** start of DATASET ENTRIES **

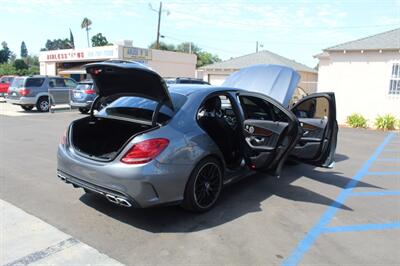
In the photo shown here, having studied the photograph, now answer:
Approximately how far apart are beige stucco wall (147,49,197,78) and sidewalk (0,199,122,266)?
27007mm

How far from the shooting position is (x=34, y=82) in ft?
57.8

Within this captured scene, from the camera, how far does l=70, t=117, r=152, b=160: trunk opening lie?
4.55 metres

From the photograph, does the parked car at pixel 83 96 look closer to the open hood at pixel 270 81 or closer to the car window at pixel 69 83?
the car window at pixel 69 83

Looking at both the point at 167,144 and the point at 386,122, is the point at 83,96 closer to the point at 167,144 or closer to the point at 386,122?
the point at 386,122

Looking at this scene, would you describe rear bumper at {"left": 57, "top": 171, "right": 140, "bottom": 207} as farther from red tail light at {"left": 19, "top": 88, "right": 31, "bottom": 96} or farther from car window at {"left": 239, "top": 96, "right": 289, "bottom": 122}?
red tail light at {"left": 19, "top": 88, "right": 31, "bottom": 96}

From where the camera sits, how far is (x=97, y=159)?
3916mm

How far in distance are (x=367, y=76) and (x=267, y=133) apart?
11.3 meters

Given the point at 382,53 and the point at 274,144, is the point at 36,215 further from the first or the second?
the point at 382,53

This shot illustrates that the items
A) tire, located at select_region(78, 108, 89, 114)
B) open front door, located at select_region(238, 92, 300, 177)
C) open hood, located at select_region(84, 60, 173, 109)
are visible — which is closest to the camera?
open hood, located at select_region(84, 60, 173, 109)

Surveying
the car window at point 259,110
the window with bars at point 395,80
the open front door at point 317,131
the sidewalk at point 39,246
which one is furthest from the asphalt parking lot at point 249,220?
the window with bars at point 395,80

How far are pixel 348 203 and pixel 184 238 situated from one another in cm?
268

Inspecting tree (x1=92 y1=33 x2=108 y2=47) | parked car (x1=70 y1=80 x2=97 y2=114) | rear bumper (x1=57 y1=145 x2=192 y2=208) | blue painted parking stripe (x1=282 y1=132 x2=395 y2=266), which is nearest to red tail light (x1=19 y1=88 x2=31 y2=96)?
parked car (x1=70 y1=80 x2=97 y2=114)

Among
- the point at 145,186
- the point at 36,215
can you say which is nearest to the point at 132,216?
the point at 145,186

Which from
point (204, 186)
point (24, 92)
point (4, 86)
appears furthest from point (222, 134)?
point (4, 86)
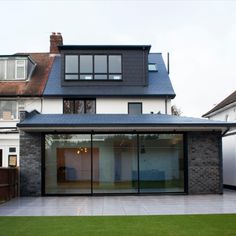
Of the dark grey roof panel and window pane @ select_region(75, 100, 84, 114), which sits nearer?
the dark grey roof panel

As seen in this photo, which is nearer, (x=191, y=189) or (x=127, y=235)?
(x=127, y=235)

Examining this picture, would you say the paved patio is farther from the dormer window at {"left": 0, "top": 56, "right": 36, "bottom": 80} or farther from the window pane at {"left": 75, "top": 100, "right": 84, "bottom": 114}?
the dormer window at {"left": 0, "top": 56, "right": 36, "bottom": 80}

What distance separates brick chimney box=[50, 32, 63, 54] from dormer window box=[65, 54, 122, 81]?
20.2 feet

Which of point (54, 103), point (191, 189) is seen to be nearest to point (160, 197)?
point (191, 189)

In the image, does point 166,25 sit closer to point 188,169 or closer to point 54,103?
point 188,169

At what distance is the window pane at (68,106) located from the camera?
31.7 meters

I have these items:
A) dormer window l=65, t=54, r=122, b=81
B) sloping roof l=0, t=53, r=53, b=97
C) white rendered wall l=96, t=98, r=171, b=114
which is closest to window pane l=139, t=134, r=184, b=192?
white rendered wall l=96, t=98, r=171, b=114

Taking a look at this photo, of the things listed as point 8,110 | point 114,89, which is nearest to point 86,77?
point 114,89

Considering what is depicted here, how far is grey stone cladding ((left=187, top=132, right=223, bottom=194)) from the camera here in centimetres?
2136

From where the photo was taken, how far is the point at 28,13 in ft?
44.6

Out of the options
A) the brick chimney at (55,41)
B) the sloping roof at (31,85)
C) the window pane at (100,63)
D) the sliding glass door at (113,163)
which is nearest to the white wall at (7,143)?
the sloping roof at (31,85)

** end of DATASET ENTRIES **
** start of DATASET ENTRIES **

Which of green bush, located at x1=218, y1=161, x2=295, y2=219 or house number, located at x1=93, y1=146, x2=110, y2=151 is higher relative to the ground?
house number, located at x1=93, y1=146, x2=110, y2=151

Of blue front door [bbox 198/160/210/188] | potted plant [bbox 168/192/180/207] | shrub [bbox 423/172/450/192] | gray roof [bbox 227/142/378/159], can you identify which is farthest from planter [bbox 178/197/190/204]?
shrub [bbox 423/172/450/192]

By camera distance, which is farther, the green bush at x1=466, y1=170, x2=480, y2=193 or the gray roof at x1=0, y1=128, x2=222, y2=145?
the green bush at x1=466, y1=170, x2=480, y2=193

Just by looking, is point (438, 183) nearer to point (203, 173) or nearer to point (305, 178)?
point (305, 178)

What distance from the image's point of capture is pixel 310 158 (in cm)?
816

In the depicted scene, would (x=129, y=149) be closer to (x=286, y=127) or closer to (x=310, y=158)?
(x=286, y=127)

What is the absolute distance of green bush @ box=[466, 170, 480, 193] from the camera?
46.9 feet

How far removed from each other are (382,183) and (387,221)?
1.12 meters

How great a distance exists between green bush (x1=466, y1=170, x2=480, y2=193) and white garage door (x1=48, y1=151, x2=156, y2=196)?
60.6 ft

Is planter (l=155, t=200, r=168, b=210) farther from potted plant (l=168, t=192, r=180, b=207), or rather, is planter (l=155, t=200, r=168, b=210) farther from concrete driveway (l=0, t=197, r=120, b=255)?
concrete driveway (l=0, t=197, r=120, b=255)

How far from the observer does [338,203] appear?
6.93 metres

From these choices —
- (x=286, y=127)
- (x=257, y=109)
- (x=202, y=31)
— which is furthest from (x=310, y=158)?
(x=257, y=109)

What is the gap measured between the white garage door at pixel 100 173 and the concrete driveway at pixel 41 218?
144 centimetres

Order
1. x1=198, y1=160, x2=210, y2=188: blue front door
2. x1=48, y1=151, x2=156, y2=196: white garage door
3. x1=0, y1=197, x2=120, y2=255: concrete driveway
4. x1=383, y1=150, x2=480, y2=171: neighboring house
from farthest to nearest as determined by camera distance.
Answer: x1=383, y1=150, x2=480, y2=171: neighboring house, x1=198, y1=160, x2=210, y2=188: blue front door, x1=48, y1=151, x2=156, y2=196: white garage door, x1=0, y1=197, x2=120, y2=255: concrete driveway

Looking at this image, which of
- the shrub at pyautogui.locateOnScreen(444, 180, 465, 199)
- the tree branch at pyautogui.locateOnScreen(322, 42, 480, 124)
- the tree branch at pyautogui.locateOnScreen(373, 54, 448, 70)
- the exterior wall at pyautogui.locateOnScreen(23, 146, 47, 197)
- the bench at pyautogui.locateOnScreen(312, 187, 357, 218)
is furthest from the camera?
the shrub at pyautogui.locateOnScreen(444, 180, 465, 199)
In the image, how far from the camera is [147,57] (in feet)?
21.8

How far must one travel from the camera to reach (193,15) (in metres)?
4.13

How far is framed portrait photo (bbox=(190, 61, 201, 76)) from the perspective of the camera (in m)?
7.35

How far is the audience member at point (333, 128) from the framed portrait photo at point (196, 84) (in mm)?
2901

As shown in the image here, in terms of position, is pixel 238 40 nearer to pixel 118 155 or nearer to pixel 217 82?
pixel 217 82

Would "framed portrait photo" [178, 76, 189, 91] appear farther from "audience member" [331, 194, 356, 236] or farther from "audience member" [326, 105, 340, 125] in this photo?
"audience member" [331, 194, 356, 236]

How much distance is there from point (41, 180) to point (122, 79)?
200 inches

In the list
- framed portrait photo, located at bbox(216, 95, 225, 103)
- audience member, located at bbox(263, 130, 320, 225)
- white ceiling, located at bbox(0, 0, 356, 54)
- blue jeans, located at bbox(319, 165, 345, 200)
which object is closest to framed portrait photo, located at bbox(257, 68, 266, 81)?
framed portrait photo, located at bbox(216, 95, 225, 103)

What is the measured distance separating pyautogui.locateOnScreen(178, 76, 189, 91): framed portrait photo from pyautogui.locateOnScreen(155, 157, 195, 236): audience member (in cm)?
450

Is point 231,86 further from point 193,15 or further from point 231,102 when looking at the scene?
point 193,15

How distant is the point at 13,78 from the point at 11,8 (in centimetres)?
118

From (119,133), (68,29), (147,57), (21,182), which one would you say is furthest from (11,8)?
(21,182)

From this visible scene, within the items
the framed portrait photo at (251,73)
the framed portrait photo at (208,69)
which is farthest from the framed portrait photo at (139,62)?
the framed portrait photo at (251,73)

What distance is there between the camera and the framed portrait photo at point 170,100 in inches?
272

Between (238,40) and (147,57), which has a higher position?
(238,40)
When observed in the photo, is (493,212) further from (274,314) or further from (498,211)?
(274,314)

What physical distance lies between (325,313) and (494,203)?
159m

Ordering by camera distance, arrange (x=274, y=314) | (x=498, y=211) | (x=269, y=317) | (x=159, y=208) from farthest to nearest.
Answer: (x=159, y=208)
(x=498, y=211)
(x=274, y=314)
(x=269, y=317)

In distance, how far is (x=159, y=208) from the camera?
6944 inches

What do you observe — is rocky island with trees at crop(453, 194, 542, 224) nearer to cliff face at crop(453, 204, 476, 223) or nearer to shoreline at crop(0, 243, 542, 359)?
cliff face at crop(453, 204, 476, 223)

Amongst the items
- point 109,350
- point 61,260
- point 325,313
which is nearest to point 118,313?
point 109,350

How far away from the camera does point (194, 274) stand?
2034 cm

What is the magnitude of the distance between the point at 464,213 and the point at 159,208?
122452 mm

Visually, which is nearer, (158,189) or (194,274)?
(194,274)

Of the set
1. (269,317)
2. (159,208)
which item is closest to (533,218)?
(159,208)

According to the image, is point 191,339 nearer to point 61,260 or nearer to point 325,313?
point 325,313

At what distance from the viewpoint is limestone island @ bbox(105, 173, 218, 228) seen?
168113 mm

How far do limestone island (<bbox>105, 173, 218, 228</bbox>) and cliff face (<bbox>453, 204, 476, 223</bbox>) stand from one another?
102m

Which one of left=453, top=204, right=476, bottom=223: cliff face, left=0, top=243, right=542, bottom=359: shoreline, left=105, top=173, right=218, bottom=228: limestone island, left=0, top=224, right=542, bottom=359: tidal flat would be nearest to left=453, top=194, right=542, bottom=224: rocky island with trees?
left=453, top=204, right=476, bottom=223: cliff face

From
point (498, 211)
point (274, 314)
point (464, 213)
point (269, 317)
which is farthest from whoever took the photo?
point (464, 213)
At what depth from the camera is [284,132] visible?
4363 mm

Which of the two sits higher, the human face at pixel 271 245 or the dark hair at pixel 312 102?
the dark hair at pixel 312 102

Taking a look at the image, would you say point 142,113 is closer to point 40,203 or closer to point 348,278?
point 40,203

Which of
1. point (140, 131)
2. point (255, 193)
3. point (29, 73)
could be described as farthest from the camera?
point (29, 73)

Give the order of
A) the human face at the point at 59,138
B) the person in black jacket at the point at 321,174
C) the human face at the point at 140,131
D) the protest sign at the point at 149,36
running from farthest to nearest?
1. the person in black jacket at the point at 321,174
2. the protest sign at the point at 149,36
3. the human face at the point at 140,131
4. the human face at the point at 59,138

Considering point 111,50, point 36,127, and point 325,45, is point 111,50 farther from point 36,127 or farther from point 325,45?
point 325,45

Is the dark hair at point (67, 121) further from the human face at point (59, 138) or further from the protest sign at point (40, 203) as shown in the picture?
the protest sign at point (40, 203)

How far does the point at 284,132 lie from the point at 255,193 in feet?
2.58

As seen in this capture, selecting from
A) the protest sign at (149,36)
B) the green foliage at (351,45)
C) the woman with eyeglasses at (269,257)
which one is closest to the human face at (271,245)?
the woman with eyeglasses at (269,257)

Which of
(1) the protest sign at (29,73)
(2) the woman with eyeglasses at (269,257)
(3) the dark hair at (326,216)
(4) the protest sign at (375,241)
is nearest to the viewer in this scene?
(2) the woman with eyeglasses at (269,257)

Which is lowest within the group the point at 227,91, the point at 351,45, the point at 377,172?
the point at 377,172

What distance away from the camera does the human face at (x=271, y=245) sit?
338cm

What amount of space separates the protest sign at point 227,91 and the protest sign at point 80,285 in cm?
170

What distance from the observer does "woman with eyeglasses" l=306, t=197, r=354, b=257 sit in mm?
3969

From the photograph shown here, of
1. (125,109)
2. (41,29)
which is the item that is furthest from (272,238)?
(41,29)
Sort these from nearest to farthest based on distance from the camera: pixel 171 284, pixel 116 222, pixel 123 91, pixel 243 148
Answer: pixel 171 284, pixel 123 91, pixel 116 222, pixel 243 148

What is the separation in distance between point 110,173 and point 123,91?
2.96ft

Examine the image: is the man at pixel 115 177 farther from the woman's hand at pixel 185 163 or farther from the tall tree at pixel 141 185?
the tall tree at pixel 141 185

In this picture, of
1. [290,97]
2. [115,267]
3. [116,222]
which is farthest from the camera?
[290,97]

** end of DATASET ENTRIES **

Recast the stretch of records from the line containing "Which of point" through the line containing "31.7 meters" as a JSON list of strings, one string per line, leaving out blank lines.

* **OUTPUT FOR THIS TASK**:
[
  "Which of point (54, 103), point (191, 189) is seen to be nearest to point (160, 197)?",
  "point (191, 189)",
  "In the image, does point 166,25 sit closer to point 188,169 or closer to point 54,103?",
  "point 188,169",
  "At what distance is the window pane at (68,106) located from the camera?",
  "31.7 meters"
]